Berekening aan de hand van ADV in dagen |
Berekening aan de hand van ADV in uren |
---|---|
ADV-dagen per jaar |
ADV-uren per jaar |
254 |
254 * (NAD / 5) |
Berekeningsmethodiek reserveringen
5.
a. Het percentage, bedoeld in artikel 55 lid 6 van de cao, wordt als volgt berekend. Het aantal op voltijdsjaarbasis toe te kennen vakantiedagen (25) wordt gedeeld door het aantal werkbare dagen in enig kalenderjaar. Het aantal werkbare dagen wordt verkregen door het aantal op voltijdsjaarbasis toe te kennen vakantiedagen (25), alsmede de in enig jaar voorkomende zaterdagen, zondagen en feestdagen die niet op een zaterdag of een zondag vallen, af te trekken van het aantal kalenderdagen in enig jaar. De deling wordt uitgedrukt in een percentage, tot op twee decimalen rekenkundig afgerond.

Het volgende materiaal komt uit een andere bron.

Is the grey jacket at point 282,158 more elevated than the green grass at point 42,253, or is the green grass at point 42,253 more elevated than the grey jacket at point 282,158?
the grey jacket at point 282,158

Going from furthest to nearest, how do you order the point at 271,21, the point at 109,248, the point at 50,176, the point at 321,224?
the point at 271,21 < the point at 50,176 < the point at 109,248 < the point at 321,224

b. Het percentage, bedoeld in artikel 58 lid 2 onder a. van de cao, wordt als volgt berekend. Het aantal feestdagen dat niet op een zaterdag of op een zondag valt wordt gedeeld door het aantal werkbare dagen in enig kalenderjaar. Het aantal werkbare dagen wordt verkregen door het aantal op voltijdsjaarbasis toe te kennen vakantiedagen (25), alsmede de in enig jaar voorkomende zaterdagen, zondagen en feestdagen die niet op een zaterdag of een zondag vallen, af te trekken van het aantal kalenderdagen in enig jaar. De deling wordt uitgedrukt in een percentage, tot op twee decimalen rekenkundig afgerond.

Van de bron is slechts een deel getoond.